= EXCERPTED PASSAGE =
%%
I have 2 quite well-insulated out building shops. One is 12 X 30 (a re-purposed hen house) that is heated by a Jotul "cigar burner" wood stove.  Mounted overhead (not directly above) is a squirrel-cage blower from a house-sized gas furnace.  I mounted a simple throttle plate that swivels on the intake to vary the out flow over the stove. The mounting bracket lets me swivel it to direct heat around the shop.  In the heat of summer it  has a nice cooling effect.

The other shop is a part of a pole building that has a propane gas furnace.  Being 16 X 26 with a pitched ceiling form 9 to 10 feet, the furnace will take the area from 0 deg. to shirt sleeve  comfort in less to half of an hour. The machines, however don't get as comfortable as quickly.  A mid-sized overhead fan distributes the rising heat.
%%
= STUDY QUESTIONS =
1 – Answer these questions about the workshop heating post:
(a) What was the 12 X 30 shop before it became a shop?
(b) What kind of stove heats that shop?
(c) What spreads the rising heat in the shop that has the propane furnace?
2 – Revise the workshop heating post, starting with "I have 2 quite" and going on through "the rising heat.", and put "steel barn" in place of "pole building".
3 – Carry on the post about heating the two workshops from its last sentence.
The listing that follows plays no part in the work here.

= DATA EXTRACT =
%%
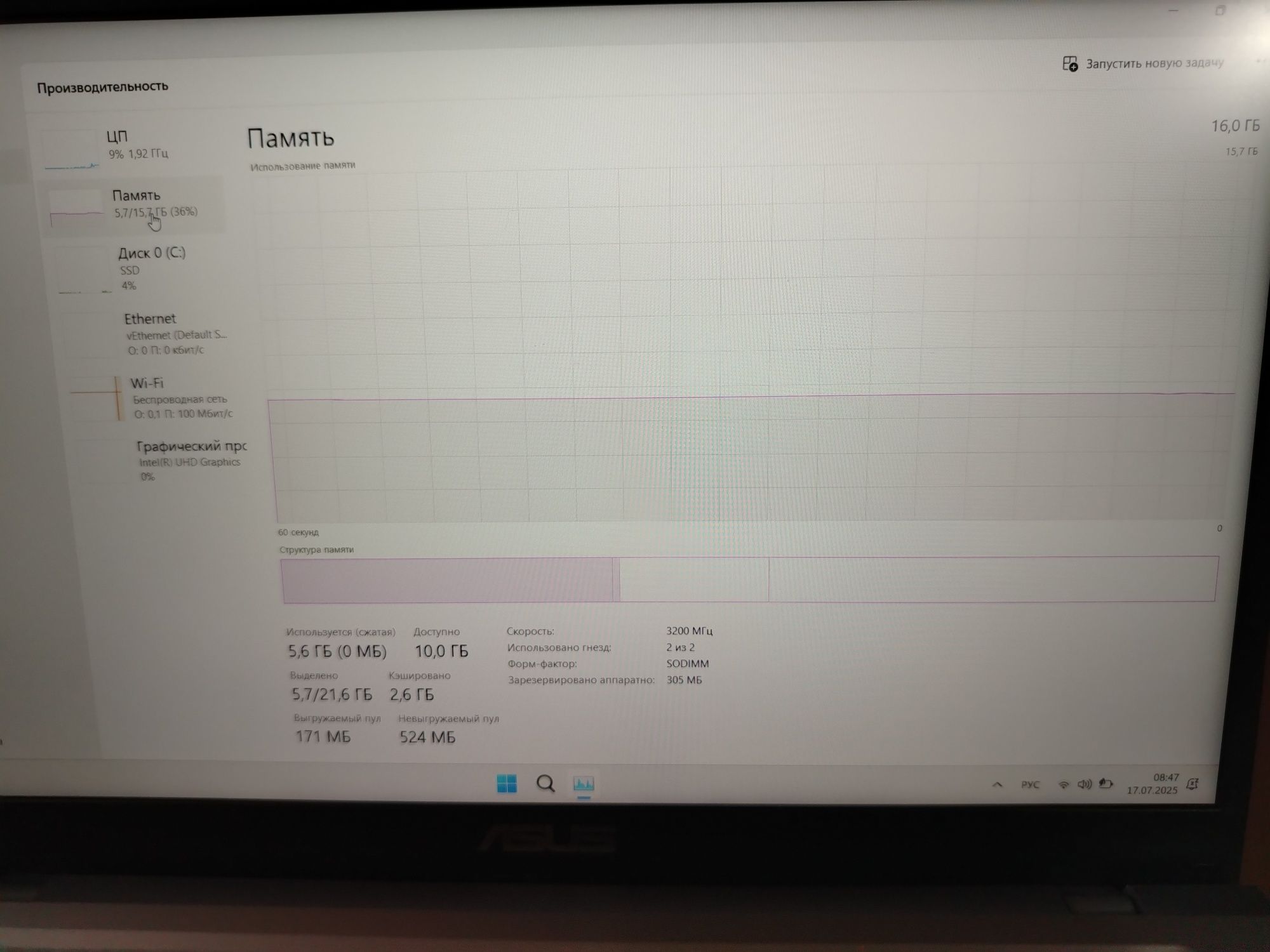 Ноутбук asus 105.000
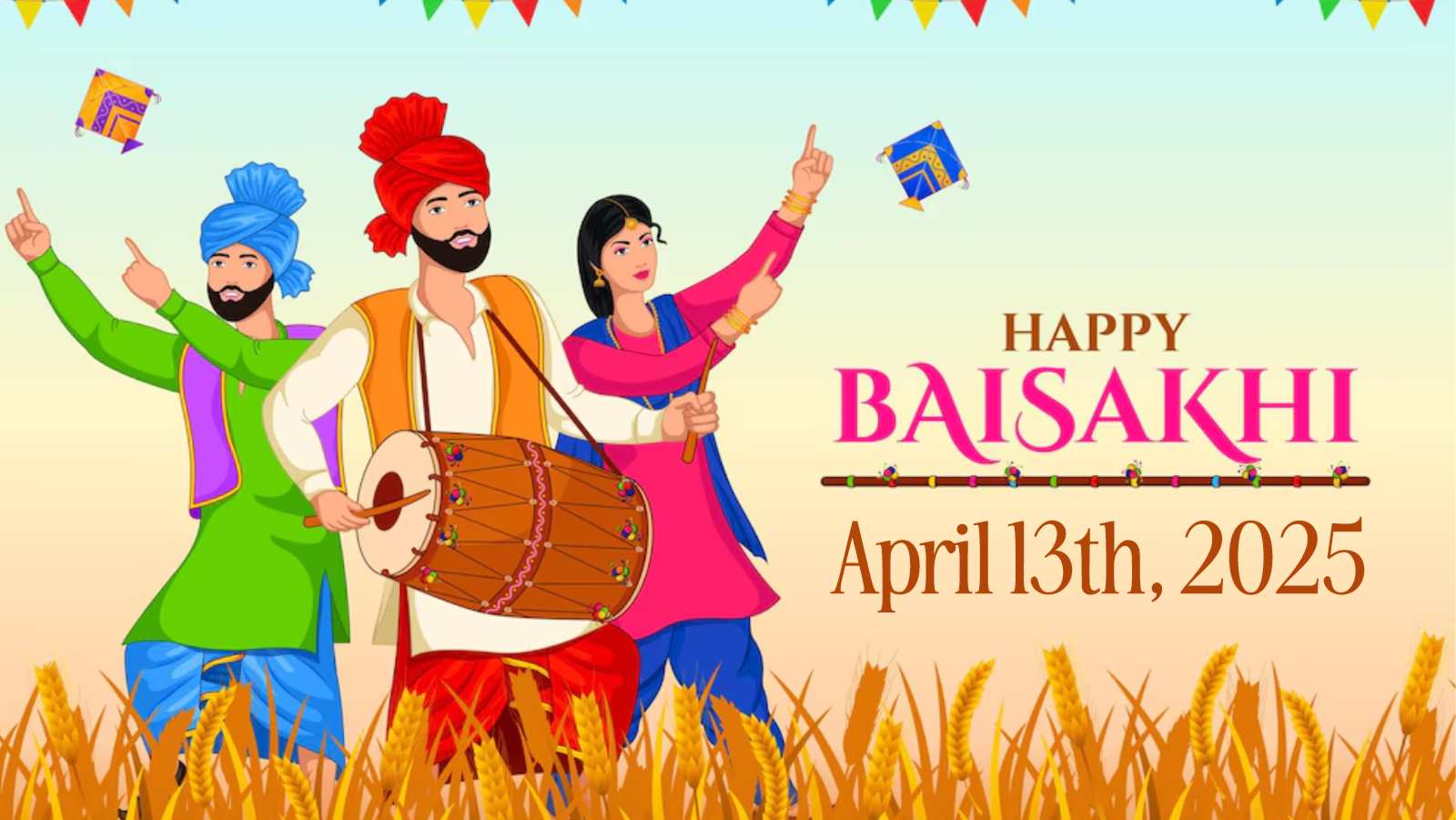 Happy Baisakhi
%%
= ANSWERS PER TASK =
1 –
(a) A hen house.
(b) A Jotul "cigar burner" wood stove.
(c) A mid-sized overhead fan.

2 –
I have 2 quite well-insulated out building shops. One is 12 X 30 (a re-purposed hen house) that is heated by a Jotul "cigar burner" wood stove.  Mounted overhead (not directly above) is a squirrel-cage blower from a house-sized gas furnace.  I mounted a simple throttle plate that swivels on the intake to vary the out flow over the stove. The mounting bracket lets me swivel it to direct heat around the shop.  In the heat of summer it  has a nice cooling effect.

The other shop is a part of a steel barn that has a propane gas furnace.  Being 16 X 26 with a pitched ceiling form 9 to 10 feet, the furnace will take the area from 0 deg. to shirt sleeve  comfort in less to half of an hour. The machines, however don't get as comfortable as quickly.  A mid-sized overhead fan distributes the rising heat.

3 –
On a historical note, in my  youth (mid 1950's), I knew a machinist who had built an accurate 3/4 scale J.I. Case steam tractor.  He ran most of his then antique equipment with flat belts and jack shafting on the ceiling. In the winter months he, would maintain a fire in the boiler (vented outside) to heat the shop, and would power the jack shafting with the tractor power takeoff. Interesting enough, he  had a separate pole building with a sawmill and 3 phase power.  More interesting was that he did not have a telephone.